There is Nick, an ace drummer who aspires to West Point.

And Amanda, the star flute player who wears a Star of David as a symbol “of her devotion to bringing about a Christian heaven on earth” in which Jesus would reign from a rebuilt Temple in Israel.

And there is Adilene, freshman clarinet player and new arrival in town who can’t play clarinet very well nor march in time with the other students, but who desperately wants to fit in; and Diana, the senior who takes Adilene under her wing. Unlike most of the other students, Adilene and Diana are Hispanic, part of the new population of the Corn Belt, and their shared struggles and ultimate successes are among the book’s more uplifting subplots.

It’s hard for an outsider to understand why band is so important to the community and the high school, and Laine does her best to explain. It’s interesting enough to learn that longtime director Max Jones has an office that’s nicer than most high school football coaches’, and he has a staff of assistant directors; for people who attended high schools where the band was run by a single harried teacher who also herded junior high school students, it’s a revelation.
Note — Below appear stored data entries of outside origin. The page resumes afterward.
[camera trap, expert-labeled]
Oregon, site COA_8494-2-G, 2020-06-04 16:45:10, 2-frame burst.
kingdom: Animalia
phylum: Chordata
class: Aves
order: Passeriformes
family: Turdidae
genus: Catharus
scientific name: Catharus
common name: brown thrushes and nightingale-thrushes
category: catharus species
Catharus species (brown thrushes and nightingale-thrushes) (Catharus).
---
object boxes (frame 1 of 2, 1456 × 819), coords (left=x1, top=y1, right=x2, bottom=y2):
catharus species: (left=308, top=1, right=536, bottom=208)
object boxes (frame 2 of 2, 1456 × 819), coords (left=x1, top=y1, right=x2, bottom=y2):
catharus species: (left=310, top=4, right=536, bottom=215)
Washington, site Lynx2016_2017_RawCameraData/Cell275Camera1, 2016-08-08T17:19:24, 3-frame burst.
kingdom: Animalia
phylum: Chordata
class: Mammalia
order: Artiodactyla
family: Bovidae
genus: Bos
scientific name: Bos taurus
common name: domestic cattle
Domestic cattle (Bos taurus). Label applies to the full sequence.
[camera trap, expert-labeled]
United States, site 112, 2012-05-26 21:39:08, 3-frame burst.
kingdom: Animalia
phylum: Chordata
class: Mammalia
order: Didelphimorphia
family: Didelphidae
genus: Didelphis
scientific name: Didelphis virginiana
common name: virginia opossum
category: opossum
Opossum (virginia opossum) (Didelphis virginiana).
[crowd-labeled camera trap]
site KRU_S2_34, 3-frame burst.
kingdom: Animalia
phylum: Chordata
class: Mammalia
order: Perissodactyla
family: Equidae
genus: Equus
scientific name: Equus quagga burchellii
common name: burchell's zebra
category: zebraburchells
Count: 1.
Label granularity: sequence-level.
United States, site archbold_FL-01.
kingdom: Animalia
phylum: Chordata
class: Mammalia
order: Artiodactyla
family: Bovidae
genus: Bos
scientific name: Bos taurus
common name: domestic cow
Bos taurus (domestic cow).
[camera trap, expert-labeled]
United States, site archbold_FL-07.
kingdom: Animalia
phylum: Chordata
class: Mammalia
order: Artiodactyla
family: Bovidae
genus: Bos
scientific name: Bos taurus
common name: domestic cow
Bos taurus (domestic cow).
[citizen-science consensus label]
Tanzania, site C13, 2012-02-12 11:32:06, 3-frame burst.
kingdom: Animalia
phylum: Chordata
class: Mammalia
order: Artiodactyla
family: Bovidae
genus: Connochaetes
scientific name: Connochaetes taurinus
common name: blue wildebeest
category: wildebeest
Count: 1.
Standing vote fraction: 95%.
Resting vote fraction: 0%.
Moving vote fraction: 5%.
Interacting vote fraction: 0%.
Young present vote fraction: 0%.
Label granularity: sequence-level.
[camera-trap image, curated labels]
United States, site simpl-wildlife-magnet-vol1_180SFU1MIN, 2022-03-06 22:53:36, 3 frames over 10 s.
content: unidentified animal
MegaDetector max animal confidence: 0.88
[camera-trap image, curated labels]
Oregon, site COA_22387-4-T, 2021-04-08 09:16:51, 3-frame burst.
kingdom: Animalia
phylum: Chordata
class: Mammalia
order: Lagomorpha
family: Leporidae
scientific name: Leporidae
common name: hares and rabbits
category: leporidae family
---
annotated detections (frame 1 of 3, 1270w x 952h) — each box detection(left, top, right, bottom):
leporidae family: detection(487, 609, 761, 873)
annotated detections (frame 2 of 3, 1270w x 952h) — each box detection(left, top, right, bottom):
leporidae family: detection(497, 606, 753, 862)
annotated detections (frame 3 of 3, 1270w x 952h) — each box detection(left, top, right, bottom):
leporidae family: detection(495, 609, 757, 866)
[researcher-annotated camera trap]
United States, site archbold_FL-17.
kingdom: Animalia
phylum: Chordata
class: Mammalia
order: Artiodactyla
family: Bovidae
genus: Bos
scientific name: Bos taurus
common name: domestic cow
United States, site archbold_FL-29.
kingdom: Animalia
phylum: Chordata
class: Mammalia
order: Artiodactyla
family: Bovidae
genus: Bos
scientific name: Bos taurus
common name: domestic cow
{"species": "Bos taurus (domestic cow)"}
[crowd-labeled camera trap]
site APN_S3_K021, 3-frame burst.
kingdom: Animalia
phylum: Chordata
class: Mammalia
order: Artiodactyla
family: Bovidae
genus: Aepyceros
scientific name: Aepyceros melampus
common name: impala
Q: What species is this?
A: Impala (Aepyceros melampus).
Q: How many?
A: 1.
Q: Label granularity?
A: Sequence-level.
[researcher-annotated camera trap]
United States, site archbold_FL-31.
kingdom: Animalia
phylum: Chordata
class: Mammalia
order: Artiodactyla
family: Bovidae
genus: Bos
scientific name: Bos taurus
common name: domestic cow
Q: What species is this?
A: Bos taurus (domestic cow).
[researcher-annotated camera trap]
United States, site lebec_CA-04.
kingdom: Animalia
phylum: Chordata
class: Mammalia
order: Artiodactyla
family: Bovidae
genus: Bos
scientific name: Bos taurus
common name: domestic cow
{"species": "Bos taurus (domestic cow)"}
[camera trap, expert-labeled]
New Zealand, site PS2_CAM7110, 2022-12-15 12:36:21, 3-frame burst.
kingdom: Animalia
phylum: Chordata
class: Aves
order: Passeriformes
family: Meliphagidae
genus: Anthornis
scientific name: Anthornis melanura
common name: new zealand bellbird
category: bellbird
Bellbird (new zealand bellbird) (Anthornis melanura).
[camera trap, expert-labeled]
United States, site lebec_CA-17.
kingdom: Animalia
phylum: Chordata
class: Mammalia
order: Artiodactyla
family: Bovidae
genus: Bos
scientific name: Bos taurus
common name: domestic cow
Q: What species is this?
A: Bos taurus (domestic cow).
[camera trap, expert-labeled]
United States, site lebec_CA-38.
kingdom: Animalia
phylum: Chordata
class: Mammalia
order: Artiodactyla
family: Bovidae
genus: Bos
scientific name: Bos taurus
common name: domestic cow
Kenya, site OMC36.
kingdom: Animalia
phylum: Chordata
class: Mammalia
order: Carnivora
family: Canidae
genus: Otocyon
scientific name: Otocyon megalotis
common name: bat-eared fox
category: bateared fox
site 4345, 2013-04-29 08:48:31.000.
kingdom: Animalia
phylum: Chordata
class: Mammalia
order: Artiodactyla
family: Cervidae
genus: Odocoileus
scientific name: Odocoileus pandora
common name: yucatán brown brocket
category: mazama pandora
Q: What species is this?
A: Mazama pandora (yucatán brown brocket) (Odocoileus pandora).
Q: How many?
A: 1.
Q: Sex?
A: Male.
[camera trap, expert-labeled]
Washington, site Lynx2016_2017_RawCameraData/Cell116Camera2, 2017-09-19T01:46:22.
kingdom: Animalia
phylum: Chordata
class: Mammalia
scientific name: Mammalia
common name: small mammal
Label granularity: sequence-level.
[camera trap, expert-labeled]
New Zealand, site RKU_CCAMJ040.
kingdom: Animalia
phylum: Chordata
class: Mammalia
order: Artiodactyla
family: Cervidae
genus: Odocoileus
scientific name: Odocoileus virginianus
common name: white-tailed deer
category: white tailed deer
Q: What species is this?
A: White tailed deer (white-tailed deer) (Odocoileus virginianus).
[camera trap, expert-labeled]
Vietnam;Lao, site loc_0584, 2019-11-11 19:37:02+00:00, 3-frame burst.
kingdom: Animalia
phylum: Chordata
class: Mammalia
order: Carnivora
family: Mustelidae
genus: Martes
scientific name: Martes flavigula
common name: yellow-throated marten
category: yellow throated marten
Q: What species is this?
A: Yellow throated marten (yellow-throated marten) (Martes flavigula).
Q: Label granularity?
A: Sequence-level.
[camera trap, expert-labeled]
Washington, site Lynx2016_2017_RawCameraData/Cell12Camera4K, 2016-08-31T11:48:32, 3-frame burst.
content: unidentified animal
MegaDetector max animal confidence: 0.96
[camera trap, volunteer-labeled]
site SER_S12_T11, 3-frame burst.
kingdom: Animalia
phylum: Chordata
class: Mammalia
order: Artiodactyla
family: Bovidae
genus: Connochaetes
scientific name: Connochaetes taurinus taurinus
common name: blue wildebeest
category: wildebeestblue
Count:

It’s also surprising to learn the extent of the preparations for a performance that runs only a few minutes but is more intricately choreographed than any high school musical play. Overbearing parents, slacker students, intense rivalries with other high schools — American Band has many of the elements common to books about high school football.

But ultimately, there’s the rub. For an outsider, it’s easier to understand the tensions inherent in an athletic competition, far more familiar than the challenges of making students march in fast, perfect cadence while playing concert-level music. Laine has a good eye for detail and a knack for description — she explains that it’s risky to march in slow time because mistakes become more apparent and judges can pounce “as easily as owls spotting slow-moving mice.”

Yet the scenes Laine tries to pump full of tension feel flat. Maybe she tried too hard. The book suffers from a surfeit of characters, with the result that a reader doesn’t identify all that well with most of them. Jones, the band director nonpareil, seems to have a knack for motivating students and a system that forces teenagers to become leaders, but if he is able to describe that knack or how it was developed, the reader doesn’t know it.

Too many of the other characters seem one-dimensional: They’re potentially interesting, but we don’t learn enough about them. Teachers and students are introduced early in the book but then fade away. We need fewer details about most of the students and teachers and a lot more about just a couple of them.

The story of Grant underscores this. He’s one of the more interesting high schoolers in recent non-fiction: a brilliant student, a fine trumpet player whose success is due more to hard work than talent, a gentle upperclassman who leads by example and a devout Christian. He’s almost a cliche, too good to be true.

Yet he is far more complex than that, and Laine skillfully reveals more and more layers of his personality — the boy who won’t miss church and can’t figure out whether Jesus wants him to have a girlfriend, and the self-doubting teenager who seems to have everything going for him but struggles with depression. Because Laine spends so much time with Grant — and he is such a rich subject — the reader comes to know him, while other seemingly major players in the book fade.

At the end of the book Grant confronts two tragedies that make the everyday drama of high school classes and band competitions seem trivial, and Laine has portrayed him so well and so sympathetically that a reader can’t help but weep for him.

He’s the sort of wonderful kid you wish you knew, so you could hug him and say, “Hey — it’s going to be OK, and you will be too.”